The data this week comes from Break Free from Plastic courtesy of Sarah Sauve.
Sarah put together a nice Blogpost on her approach to this data, which includes cleaning the data and a Shiny app!
Per Sarah:
I found out about Break Free From Plastic’s Brand Audits through my involvement with the local Social Justice Cooperative of Newfoundland and Labrador’s Zero Waste Action Team.
One of my colleagues and friends proposed an audit in St. John’s, partially to contribute to the global audit and as part of a bigger project to understand the sources of plastic in our city. We completed our audit in October 2020 and are the first submission to BFFP from Newfoundland! You can find our data presented in this Shiny dashboard.

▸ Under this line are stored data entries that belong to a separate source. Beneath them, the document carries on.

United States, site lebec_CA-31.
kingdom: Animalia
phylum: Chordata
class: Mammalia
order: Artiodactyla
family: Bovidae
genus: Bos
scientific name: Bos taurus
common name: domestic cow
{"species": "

It’s an interesting dataset, with lots of room to play around and so many options for visualization, plus plastic pollution is an important topic to talk about and raise awareness of! You can read BFFP’s Brand Audit Reports for 2018, 2019 and 2020 to get an idea of what they’ve done with the data.
I downloaded the raw data from her Google Drive, and have a short cleaning script at the bottom of this readme. Note that the data has already been combined, but feel free to play around with the raw data itself.
The data is available through Google Drive; you can find the 2019 data here and the 2020 data here.
# Get the Data
# Read in with tidytuesdayR package
# Install from CRAN via: install.packages("tidytuesdayR")
# This loads the readme and all the datasets for the week of interest
# Either ISO-8601 date or year/week works!
tuesdata <- tidytuesdayR::tt_load('2021-01-26')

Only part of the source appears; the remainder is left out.